7 tiny European nations to visit
7 tiny European nations to visit
During rather brief geography lessons as young students, we learned where the “big” European countries were — England, France, Italy, Germany, Spain and maybe a handful of others. However, hiding among the bigger nations are smaller, almost minute locales filled with spectacular scenery, glamour and fascinating stories just waiting to be discovered. Here are seven tiny countries worth putting on your bucket list.
Perched in the valleys of the Pyrenees between France and Spain is the alpine nation of Andorra. This small but mighty country is the home to the highest capital city in Europe, Andorra la Vella. Ruled jointly by France and Spain for more than 700 years, the official language is curiously Catalan (and also French and Spanish). The jagged peaks lend themselves to excellent winter sports with more than 180 miles of ski slopes. Dense forests are home to fantastic hiking trails in the summer. Only accessible by land, walk across the serene landscape via the Gran Recorrido País trail, or slide your way through three miles of the La Rabassa forest on an alpine coaster.
Doubly landlocked (meaning it’s landlocked and its neighbors are as well) between Austria and Switzerland, Liechtenstein is the fourth smallest country in Europe — measuring 160 square kilometers and having 40,000 inhabitants. With awe-inspiring mountains, it’s no wonder Liechtensteiners excel in skiing. Earning 10 Winter Olympic medals, the country has never medaled in the summer games. They share a strong customs union and alliance with Switzerland; however, because of the unmarked border, Swiss troops accidentally invaded the country in 2007. The Liechtenstein government had no idea until it received a formal apology for the incident. At one point, rapper Snoop Dogg once tried to rent the entire country for a music video, whose request was politely declined by the government.
Coming in at a whopping 999 square miles, Luxembourg is the largest country on this list. The only Grand Duchy in the world, this regal nation is landlocked by France, Germany and Belgium. Home to many European Union (EU) functions, the capital of Luxembourg City sits atop stunning cliffs cut from the Alzette and Pétrusse rivers. 17 kilometers of underground tunnels stretch beneath the city. Originally built in 1644, the tunnels were used as air raid shelters during the World War I and World War II. Venture to the Mullerthal region, also known as Little Switzerland, where visitors can hike through lush forests, view tumbling waterfalls and explore castle ruins.

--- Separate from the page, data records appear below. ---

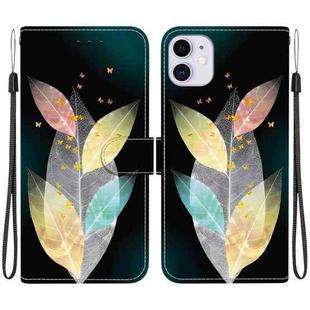 For iPhone 11 Crystal Texture Colored Drawing Leather Phone Case(Colored Leaves)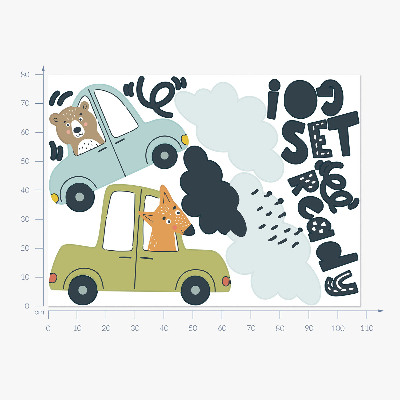 Muur stickers 80x108 Klaar om te gaan! Pastelkleurige dieren in auto's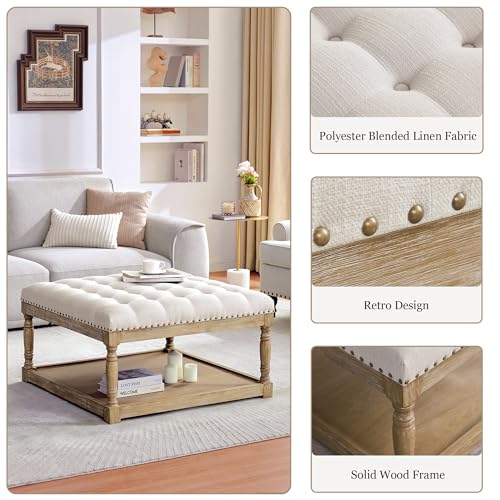 HUIMO 33-inch Large Square Ottoman Coffee Tables for Living Room, Tufted Upholstered Linen Ottoman with Storage Shelf and Solid Legs for Office Bedroom Farmhouse (Beige)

Once an important trading post dating back to the Phoenicians, Malta is a mere 316 square miles. Just south of Sicily in the Mediterranean, this impressive nation was unfortunately occupied throughout much of its storied history. This former British colony gained independence in 1964, after rebuilding much of its infrastructure that was destroyed by the Germans and Italians during WWII. The country is actually an archipelago comprised of seven islands — Malta, Gozo, Comino and four uninhabited islands. Sunken WWII ships dotting the pristine coastline provide great adventures for divers. Dating back to 3600 B.C., Malta boasts Megalithic Temples, which are some of the oldest man-made structures in the world.
Full of glitz, glamour and plenty of vacationing celebrities, the second-smallest country in the world is situated along the crystalline waters of the Mediterranean. Bordered by France, Monaco is ruled by Prince Albert II, whose mother was Hollywood starlet Grace Kelly. The elegant Place du Casino beckons high-stakes gamblers from around the globe. Adrenaline and racecar enthusiasts revel in the pageantry and excitement of the Monaco Grand Prix each May.
Completely landlocked by Italy and founded on the craggy slopes of Monte Titano is the world’s oldest surviving republic. Founded in 310 AD, San Marino is the fifth smallest in the world. During WWII, San Marino stayed neutral despite being surrounded by Italy. Although occupied and invaded several times over, three medieval towers perched on cliffs watch over the nation. Interestingly enough, President Abraham Lincoln was an honorary citizen.
Last, but certainly not least, is Vatican City. The smallest country in the world in population and size is also one the most visited places in the world. Just a mere .44 square kilometers, the Vatican’s population consists of Roman Catholic clergy from around the world. Home to St. Peter’s Basilica and the Sistine Chapel, the entire country is the only one in the world to be designated a UNESCO World Heritage site. Beneath the foundation of the basilica is a complex of catacombs, including what is believed to be the tomb of St. Peter.
Take a trip off the beaten path and explore these smaller, yet amazing places.